AIM 1
Please copy the stretch of the blog post from "8. I have 3" through "really do em bad." word for word.
AIM 2
Summarize the blog post in two sentences.
AIM 3
In the blog post, which middle name has the writer come to love within the past year?

EXCERPT
▽

Friday, April 30, 2010

I can give you 25 reasons why im REALLY in love w/u..


Normally you ask a person what their qualities are that they hold and they run down the same ole bs...BLAH BLAH...BLAH..im faithful..im god fearing..i have 1o fingers all that its nice and all..but whats the REAL things u have about urself that no one knows about...most ppl hide em or brush em off b/c they aren't what ppl wanna here...well NOT ME...heres all 25 of my RANDOM facts:


1. I just recently (past year) fell in love with my middle name. FRANCHESCA.

2. I dont have a good relationship with my mother.

3. I am the FIRST female in my immediate family to attend a 4 year college and make the dean's list.

3. I have ugly feet and i HATE feet period..I only wear them out UNLESS they are done and in a polish i can work with..( hey all beautiful girls have a flaw..#DEALwithIT)

4. I am really dumb in math 

5. sometimes I wish I was pregnant l0l dont judge me i love children ALOT.

6. Idk how to cross the street...and im damn near 22 yrs old.

7. I cannot sing not whistle AT all but I sing my ass off like Im monica or Beyonce'

8. I have 3 tattoos that I adore and want more.

9. i wanna get married and soon..

10. I hate when ppl lie to me..it makes me angry and wanna kill em..like really do em bad.


11. I miss 3 guys who were important to me once upon a time in my life..and YES i'll state names.. and I miss ya in THIS order 1. Chris 2. Erik 3 Brandon...just cuz i miss ya dont mean I need ya.thats the DIFFERENCE...sorry if i got ya penis hard with this thinking you still have a chance..im no longer in love.

12. My father was my heart and I miss him more now that he's gone than when he was miles away...I still have not come to grips with the fact that he's gone...and I take it harder than most see.

△

[Records of spatial reasoning questions]
▽

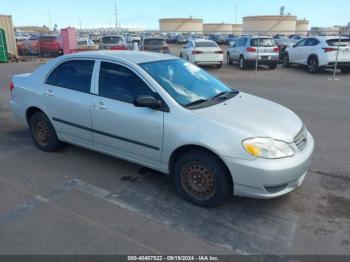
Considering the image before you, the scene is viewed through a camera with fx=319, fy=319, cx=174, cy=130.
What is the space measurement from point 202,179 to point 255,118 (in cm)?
89

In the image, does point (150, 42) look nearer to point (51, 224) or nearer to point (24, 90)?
point (24, 90)

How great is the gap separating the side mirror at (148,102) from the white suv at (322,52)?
13.1 metres

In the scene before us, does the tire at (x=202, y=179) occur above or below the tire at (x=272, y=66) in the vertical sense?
above

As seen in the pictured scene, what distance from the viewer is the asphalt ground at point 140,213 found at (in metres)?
2.90

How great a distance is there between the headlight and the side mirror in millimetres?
1058

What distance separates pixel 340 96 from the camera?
32.2ft

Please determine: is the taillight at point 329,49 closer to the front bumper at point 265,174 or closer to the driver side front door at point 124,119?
the front bumper at point 265,174

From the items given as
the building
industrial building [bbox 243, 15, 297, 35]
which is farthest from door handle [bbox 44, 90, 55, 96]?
the building

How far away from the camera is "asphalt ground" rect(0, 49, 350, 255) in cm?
290

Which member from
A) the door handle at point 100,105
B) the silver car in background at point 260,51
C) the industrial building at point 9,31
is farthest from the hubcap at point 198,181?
the industrial building at point 9,31

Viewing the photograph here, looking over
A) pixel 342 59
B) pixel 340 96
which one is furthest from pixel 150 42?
pixel 340 96

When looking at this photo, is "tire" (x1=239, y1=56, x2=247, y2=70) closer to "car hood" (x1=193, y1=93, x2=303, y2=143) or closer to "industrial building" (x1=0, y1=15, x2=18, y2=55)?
"car hood" (x1=193, y1=93, x2=303, y2=143)

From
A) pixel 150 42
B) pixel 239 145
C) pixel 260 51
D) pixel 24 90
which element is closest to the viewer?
pixel 239 145

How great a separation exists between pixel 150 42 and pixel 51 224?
56.7ft
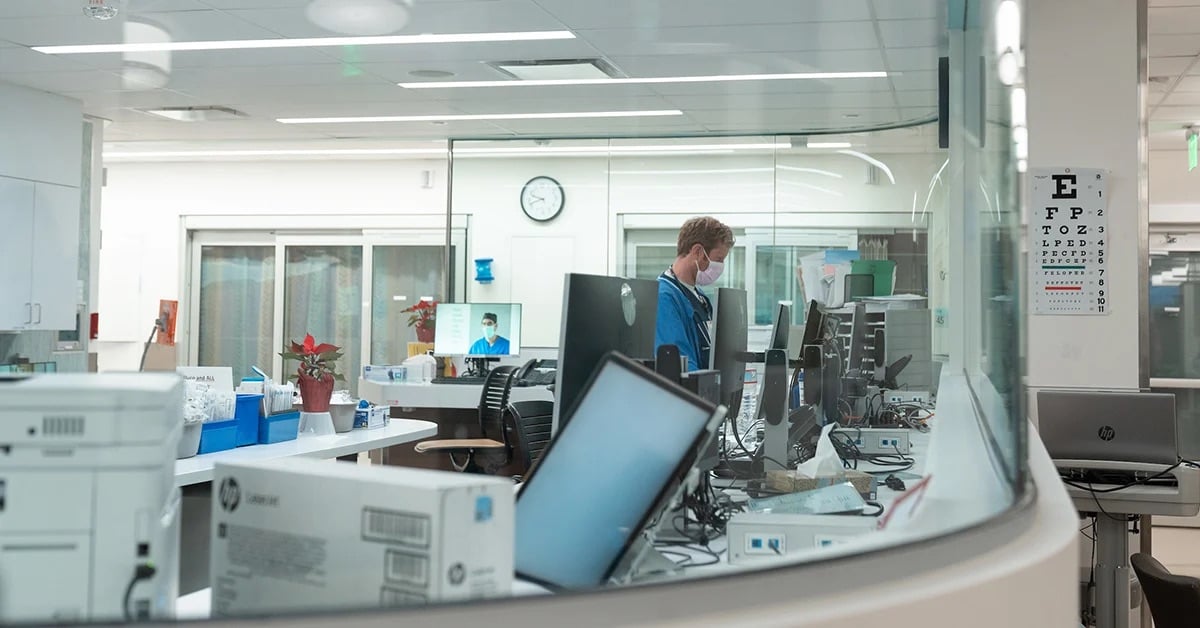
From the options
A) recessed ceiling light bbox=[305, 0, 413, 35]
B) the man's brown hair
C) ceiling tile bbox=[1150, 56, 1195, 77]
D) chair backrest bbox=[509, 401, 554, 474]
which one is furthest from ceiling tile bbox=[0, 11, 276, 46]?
ceiling tile bbox=[1150, 56, 1195, 77]

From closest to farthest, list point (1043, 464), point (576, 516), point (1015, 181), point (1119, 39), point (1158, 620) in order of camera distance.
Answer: point (576, 516) → point (1015, 181) → point (1043, 464) → point (1158, 620) → point (1119, 39)

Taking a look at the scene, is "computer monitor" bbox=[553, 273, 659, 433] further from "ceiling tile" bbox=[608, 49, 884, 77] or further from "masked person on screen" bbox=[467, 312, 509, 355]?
"masked person on screen" bbox=[467, 312, 509, 355]

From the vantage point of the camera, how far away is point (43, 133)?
6.47 metres

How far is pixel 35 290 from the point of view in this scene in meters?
6.39

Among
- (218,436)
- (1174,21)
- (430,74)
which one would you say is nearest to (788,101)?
(430,74)

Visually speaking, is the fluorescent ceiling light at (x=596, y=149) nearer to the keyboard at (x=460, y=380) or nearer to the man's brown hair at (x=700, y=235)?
the keyboard at (x=460, y=380)

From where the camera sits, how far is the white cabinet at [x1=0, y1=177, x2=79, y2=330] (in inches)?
240

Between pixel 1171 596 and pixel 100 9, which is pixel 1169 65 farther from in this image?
pixel 100 9

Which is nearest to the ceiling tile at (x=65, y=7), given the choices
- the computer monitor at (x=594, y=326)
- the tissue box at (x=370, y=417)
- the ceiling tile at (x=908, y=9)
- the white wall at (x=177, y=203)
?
the tissue box at (x=370, y=417)

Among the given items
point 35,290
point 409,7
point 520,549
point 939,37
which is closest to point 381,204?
point 35,290

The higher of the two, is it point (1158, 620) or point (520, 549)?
point (520, 549)

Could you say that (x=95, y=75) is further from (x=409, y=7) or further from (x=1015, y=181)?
(x=1015, y=181)

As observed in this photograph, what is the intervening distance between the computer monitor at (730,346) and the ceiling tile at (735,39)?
7.32 ft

△

WRITTEN ANSWER 1
8. I have 3 tattoos that I adore and want more.

9. i wanna get married and soon..

10. I hate when ppl lie to me..it makes me angry and wanna kill em..like really do em bad.

WRITTEN ANSWER 2
The blog post says people usually describe themselves with the same predictable qualities, so the writer shares a numbered list of random personal facts instead. These include loving the middle name Franchesca, having a poor relationship with the writer's mother, being the first female in the immediate family to attend a four-year college, wanting to marry soon, and missing the writer's father, who is now gone.

WRITTEN ANSWER 3
Franchesca.